__Excerpt__
BEGIN

DRIEBERGEN, THE NETHERLANDS, July 22 The remains
of the victims of last week's downing of a Malaysian airliner
will begin to arrive in the Netherlands on Wednesday, but the
intricate and harrowing process of giving names to the bodies
could take weeks or months, Dutch officials said.
Two military transport aircraft will touch down at 1400 GMT
at the airport in Eindhoven in the southern Netherlands on
Wednesday, which has been declared the country's first day of
mourning in more than half a century. The convoy will be the
first of many.
At Eindhoven, the first bodies will be unloaded to a solemn
trumpet salute as dignitaries including the Dutch King and Queen
and representatives of other countries that lost citizens look
on, the Dutch governement said.
The Netherlands is taking the lead in identifying the 298
victims of Thursday's crash, 193 of whom were Dutch. Some
preparatory work has been done in Kharkiv, where Dutch forensics
experts have established an operations centre.

END

__What to do__
Please reproduce the news report word for word, beginning at the words "At Eindhoven, the" and ending after "Dutch governement said.". This material has no connection to the news report.

__Listed entries__
BEGIN

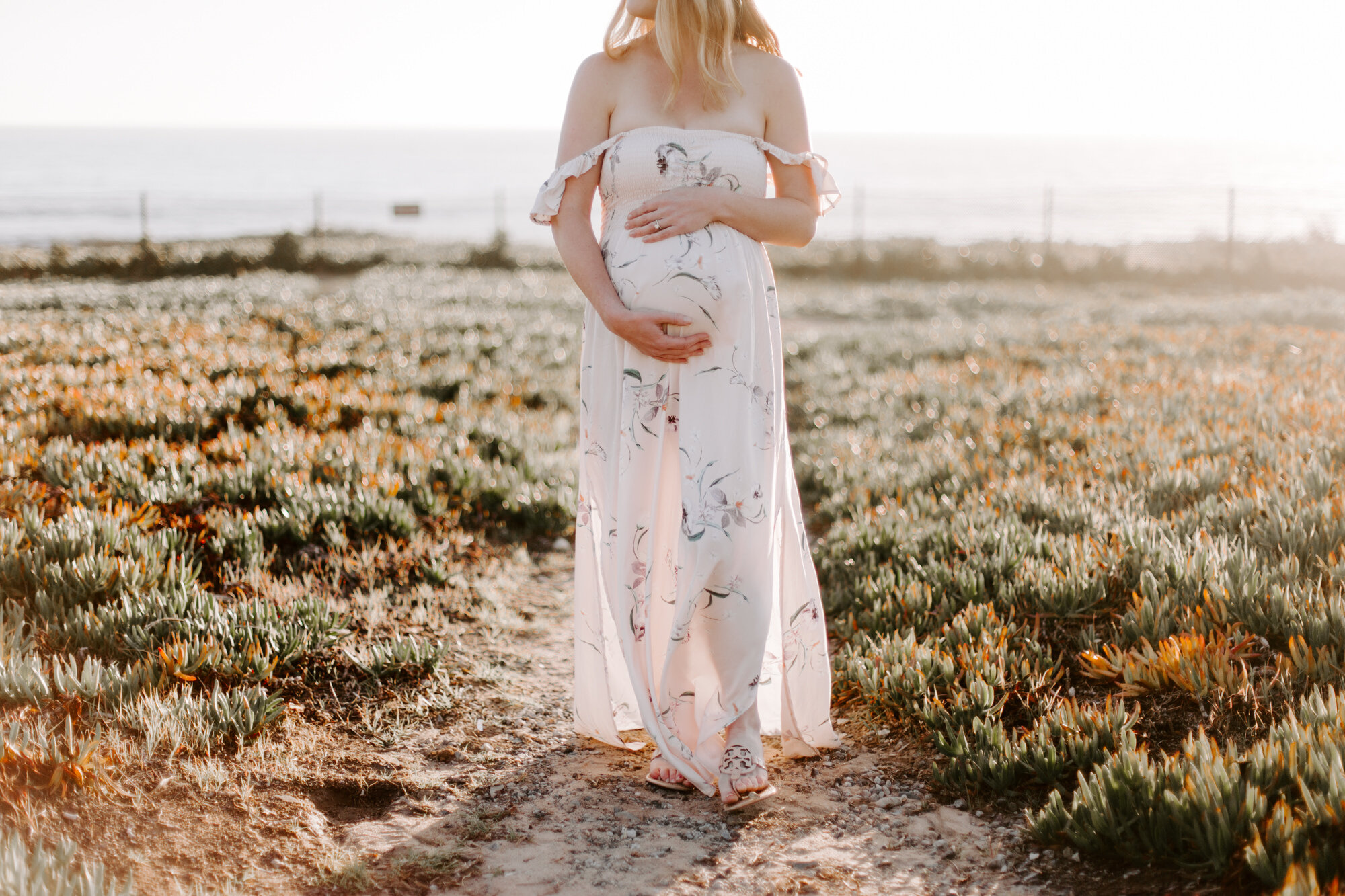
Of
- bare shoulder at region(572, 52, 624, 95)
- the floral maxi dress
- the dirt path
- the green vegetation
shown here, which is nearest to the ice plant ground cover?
the green vegetation

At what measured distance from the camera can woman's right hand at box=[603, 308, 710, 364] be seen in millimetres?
2607

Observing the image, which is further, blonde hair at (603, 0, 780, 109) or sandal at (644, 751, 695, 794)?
sandal at (644, 751, 695, 794)

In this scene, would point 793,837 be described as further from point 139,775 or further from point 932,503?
point 932,503

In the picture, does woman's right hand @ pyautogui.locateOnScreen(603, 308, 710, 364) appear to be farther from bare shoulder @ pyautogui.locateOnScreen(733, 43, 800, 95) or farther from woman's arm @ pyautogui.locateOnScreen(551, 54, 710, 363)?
bare shoulder @ pyautogui.locateOnScreen(733, 43, 800, 95)

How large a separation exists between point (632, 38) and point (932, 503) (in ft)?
9.36

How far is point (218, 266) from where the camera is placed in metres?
21.1

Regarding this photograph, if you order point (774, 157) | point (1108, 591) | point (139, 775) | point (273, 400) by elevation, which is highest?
point (774, 157)

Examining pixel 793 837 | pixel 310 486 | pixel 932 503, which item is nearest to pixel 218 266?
pixel 310 486

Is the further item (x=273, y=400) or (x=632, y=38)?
(x=273, y=400)

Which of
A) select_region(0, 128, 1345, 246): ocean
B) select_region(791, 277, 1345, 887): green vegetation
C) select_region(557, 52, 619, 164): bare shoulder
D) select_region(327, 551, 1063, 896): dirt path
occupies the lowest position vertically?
select_region(327, 551, 1063, 896): dirt path

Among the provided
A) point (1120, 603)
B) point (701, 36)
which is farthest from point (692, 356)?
point (1120, 603)

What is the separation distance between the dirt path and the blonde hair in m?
2.10

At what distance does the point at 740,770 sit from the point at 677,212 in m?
1.63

END

__Response__
At Eindhoven, the first bodies will be unloaded to a solemn
trumpet salute as dignitaries including the Dutch King and Queen
and representatives of other countries that lost citizens look
on, the Dutch governement said.